Ablation of aryl hydrocarbon receptor promotes angiotensin II-induced cardiac fibrosis through enhanced c-Jun/HIF-1α signaling

Abstract

Aryl hydrocarbon receptor (AHR) is a transcription factor that binds to DNA as a heterodimer with the AHR nuclear translocator (ARNT) after interaction with ligands, such as polycyclic and halogenated aromatic hydrocarbons and other xenobiotics. The endogenous ligands and functions of AHR have been the subject of many investigations. In the present study, the potential role of AHR signaling in the development of left ventricular hypertrophy and cardiac fibrosis by angiotensin II (Ang II) infusion was investigated in mice lacking the AHR gene (Ahr^-/-).

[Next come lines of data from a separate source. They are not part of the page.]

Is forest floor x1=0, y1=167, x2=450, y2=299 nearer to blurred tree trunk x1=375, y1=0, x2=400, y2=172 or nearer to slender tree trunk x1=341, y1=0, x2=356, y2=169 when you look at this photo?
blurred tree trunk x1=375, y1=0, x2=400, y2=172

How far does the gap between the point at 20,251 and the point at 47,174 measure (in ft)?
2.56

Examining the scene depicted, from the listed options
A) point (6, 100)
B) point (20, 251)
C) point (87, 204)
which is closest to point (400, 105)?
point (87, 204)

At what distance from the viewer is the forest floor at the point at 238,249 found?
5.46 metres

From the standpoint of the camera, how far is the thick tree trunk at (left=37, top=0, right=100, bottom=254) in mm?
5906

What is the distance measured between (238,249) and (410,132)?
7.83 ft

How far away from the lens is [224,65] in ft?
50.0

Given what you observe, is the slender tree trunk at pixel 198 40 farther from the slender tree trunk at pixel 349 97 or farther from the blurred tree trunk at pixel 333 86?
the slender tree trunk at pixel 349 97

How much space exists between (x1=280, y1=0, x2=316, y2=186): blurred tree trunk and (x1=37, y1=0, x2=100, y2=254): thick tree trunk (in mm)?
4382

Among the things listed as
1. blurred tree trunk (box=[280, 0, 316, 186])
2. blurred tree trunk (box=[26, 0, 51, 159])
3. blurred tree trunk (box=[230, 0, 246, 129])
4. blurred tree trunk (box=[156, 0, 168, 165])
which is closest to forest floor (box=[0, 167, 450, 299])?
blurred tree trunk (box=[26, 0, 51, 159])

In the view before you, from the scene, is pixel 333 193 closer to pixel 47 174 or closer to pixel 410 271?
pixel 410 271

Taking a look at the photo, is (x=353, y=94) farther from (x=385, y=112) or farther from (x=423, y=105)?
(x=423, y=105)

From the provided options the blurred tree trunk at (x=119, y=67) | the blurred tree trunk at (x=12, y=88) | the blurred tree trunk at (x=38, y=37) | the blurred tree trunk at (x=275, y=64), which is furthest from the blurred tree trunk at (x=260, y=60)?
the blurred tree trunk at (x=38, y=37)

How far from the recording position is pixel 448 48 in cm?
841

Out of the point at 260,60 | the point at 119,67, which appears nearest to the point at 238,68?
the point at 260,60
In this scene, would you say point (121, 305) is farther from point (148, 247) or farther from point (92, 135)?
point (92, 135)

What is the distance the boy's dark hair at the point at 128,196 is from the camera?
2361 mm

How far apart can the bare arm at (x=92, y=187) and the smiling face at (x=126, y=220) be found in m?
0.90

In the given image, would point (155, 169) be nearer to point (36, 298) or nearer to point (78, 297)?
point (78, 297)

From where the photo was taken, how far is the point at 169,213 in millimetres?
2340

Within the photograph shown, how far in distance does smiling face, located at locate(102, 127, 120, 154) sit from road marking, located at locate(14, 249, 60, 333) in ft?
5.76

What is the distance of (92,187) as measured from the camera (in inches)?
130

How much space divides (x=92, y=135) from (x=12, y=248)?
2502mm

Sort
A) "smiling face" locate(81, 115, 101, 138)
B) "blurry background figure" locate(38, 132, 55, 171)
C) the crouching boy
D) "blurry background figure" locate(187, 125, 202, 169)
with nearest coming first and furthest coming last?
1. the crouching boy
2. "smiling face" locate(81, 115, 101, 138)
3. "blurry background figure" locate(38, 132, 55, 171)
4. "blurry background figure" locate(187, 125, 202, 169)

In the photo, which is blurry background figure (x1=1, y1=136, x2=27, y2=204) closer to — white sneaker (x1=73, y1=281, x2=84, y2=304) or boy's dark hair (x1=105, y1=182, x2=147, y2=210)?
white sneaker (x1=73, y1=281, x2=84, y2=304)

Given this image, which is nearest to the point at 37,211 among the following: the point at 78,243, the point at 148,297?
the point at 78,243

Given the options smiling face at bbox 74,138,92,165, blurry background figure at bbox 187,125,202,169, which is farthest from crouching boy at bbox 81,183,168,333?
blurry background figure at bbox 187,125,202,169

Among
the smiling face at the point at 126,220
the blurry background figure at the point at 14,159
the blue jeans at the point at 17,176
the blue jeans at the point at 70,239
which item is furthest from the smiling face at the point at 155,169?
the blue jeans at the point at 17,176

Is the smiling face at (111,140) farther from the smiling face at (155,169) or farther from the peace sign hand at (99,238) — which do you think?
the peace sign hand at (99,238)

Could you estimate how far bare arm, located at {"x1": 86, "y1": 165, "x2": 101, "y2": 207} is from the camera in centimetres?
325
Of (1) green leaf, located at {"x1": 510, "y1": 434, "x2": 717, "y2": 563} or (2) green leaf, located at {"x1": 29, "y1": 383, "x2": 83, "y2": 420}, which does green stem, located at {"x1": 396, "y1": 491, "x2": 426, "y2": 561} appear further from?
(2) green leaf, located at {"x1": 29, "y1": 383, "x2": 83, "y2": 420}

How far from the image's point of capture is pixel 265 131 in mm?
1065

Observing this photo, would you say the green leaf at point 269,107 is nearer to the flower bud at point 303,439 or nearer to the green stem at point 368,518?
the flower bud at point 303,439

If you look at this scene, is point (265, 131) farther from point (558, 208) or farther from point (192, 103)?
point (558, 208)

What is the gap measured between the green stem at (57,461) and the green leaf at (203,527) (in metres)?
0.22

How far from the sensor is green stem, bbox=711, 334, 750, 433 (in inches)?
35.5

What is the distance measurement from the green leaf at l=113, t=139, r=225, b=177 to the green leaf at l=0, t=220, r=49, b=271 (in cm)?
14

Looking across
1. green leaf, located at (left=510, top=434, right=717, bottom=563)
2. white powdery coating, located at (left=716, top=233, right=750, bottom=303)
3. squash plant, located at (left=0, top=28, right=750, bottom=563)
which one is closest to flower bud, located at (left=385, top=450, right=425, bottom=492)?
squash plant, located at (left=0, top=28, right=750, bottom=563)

We also assessed the hypothesis that fenofibrate, a peroxisome proliferator-activated receptor-α (PPARα) activator, reduces cardiac fibrosis through the c-Jun signaling. Male Ahr^-/- and age-matched wild-type mice (n = 8 per group) were infused with Ang II at 100 ng/kg/min daily for 2 weeks. Treatment with Ang II increased systolic blood pressure to comparable levels in Ahr^-/- and wild-type mice. However, Ahr^-/- mice developed severe cardiac fibrosis after Ang II infusion compared with wild-type mice. Ang II infusion also significantly increased the expression of endothelin in the left ventricles of Ahr^-/- mice, but not in wild-type mice, and significantly increased the c-Jun signaling in Ahr^-/- mice. Ang II infusion also significantly enhanced the expression of hypoxia-inducible factor-1α (HIF-1α) and the downstream target vascular endothelial growth factor (VEGF) in the left ventricles of Ahr^-/- mice. These results suggested pathogenic roles for the AHR signaling pathway in the development of cardiac fibrosis. Treatment with fenofibrate reduced cardiac fibrosis and abrogated the effects of Ang II on the expression of endothelin, HIF-1α, and VEGF. The inhibitory effect of fenofibrate on cardiac fibrosis was mediated by suppression of VEGF expression through modulation of c-Jun/HIF-1α signaling.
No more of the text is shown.